Oberliga Damen | Gert Adolphi | 01.05.26

Das Prinzip Abwarten

Umkämpft ist anders: Die Tischtennisspielerinnen des RSV Klein-Winternheim setzen sich in Berschweiler mit 9:1 durch und stehen als Vizemeister der Oberliga fest.
Lydia Meier blieb in ihren Einzeln ohne Satzverlust.
Lydia Meier blieb in ihren Einzeln ohne Satzverlust. | Archiv/Eßling

Berschweiler. Weil die Tischtennisspielerinnen des RSV Klein-Winternheim etwas Respekt vor der unorthodoxen Spielweise ihrer Gegnerinnen hatten, strebten sie einen optimalen Einstieg in die Oberligapartie beim TTV Berschweiler an. „Wir hatten gehofft, beide Doppel zu gewinnen“, sagte Julia Sloboda.

Die RSV-Sprecherin erfüllte mit Theresa Zabel den ersten Teil der Vorgabe mit einem klaren Dreisatzsieg, doch Carolin König und Lydia Meier konnten den Plan nicht vollenden. Sie gaben im vierten Satz eine Führung ab, verloren ihn mit 10:12 und schafften im entscheidenden Durchgang keine Wende. „Es hat gar nicht mehr gepasst“, kommentierte Sloboda die 3:11-Niederlage.

Doch die Befürchtung, die Begegnung werde danach einen umkämpften Verlauf nehmen, traf nicht ein.

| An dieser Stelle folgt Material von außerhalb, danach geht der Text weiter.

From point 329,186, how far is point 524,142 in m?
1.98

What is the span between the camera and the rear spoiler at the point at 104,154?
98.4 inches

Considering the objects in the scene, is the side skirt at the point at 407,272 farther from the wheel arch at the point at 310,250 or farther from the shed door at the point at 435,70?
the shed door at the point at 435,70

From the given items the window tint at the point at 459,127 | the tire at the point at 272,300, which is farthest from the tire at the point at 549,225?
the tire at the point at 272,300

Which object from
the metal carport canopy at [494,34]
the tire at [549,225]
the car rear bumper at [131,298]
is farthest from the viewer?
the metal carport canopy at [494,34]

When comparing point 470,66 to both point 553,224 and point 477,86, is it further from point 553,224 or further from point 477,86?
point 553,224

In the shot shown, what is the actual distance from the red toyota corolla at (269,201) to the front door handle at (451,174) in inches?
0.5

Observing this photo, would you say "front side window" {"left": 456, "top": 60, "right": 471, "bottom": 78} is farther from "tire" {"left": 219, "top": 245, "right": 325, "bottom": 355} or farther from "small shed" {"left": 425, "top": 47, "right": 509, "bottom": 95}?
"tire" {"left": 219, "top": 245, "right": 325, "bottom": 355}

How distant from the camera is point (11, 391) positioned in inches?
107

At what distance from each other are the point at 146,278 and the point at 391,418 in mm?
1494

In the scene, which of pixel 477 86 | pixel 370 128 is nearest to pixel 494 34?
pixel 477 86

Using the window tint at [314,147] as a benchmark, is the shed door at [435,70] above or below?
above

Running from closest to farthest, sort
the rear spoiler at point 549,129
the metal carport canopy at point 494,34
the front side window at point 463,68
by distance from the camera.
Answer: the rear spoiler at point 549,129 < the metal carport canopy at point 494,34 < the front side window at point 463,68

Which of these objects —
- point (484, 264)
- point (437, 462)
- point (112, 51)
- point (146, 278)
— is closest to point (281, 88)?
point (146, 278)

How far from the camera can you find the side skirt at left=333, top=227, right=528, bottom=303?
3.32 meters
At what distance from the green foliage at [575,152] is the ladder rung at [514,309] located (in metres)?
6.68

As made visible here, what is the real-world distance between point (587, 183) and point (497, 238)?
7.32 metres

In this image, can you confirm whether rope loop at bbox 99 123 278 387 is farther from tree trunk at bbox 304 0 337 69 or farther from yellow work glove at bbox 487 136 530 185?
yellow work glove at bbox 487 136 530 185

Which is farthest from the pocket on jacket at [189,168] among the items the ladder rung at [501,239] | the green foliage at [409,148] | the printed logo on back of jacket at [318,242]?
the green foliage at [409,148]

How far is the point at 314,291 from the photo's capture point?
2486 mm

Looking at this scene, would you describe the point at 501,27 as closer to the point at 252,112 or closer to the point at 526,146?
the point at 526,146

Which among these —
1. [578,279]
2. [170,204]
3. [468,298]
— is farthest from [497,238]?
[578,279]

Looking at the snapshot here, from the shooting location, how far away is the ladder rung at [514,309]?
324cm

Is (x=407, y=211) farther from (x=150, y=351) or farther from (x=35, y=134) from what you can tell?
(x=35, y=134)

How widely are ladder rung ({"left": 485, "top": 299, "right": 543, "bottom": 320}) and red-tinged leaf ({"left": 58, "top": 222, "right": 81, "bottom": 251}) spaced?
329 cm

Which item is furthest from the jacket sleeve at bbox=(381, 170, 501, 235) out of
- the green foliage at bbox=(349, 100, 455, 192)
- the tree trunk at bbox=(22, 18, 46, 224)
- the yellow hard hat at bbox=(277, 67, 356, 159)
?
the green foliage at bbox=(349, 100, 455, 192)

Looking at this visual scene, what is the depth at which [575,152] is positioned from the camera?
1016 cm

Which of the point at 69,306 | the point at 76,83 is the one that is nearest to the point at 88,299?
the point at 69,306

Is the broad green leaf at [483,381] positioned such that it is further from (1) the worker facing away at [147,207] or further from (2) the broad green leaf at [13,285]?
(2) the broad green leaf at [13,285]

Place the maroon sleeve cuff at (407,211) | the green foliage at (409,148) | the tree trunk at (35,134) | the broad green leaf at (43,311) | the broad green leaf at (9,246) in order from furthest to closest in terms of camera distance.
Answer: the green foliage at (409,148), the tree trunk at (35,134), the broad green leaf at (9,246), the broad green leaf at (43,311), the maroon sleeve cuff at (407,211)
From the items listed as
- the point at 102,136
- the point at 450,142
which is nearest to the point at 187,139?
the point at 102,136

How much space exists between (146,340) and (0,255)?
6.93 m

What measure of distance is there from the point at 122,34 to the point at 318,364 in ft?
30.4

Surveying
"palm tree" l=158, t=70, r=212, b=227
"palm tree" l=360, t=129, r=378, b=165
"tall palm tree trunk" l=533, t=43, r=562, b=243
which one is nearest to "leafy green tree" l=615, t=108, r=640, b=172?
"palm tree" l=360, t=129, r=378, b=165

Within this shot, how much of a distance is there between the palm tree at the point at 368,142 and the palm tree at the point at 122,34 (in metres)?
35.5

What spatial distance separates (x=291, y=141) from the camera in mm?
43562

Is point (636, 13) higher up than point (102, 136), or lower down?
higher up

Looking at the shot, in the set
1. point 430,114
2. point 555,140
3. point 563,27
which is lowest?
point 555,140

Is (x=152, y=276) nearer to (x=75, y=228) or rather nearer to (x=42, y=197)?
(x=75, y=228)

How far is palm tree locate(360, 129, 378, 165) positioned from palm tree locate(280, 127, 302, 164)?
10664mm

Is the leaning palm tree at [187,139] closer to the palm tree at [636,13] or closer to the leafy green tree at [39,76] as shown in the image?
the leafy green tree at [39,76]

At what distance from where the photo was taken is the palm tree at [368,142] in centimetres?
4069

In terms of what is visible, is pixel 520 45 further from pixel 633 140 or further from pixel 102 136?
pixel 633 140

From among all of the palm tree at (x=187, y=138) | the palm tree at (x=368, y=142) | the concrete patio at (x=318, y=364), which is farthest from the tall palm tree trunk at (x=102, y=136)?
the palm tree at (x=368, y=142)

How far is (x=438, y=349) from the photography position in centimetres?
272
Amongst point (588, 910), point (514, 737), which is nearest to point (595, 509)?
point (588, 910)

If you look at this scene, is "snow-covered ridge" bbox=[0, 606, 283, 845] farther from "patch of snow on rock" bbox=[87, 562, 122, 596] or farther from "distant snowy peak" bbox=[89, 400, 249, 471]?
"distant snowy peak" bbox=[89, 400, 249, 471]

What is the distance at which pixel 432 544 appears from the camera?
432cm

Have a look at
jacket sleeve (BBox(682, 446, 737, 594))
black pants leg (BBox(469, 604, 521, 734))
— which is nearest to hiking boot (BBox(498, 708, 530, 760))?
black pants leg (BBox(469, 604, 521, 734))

Die Gäste gaben in den Einzeln lediglich noch zwei Durchgänge ab und gewannen 9:1. „In den ersten Sätzen hat es immer etwas gedauert, bis wir uns eingestellt hatten“, erläuterte Sloboda, „aber dann waren wir besser.“

Ball im Spiel gehalten

Sie selbst lag gegen Sibylle Turra zunächst mit 2:8 zurück, gewann den Satz aber noch mit 13:11. Obwohl Sloboda den Satzausgleich zulassen musste, geriet ihr Sieg nicht mehr in Gefahr.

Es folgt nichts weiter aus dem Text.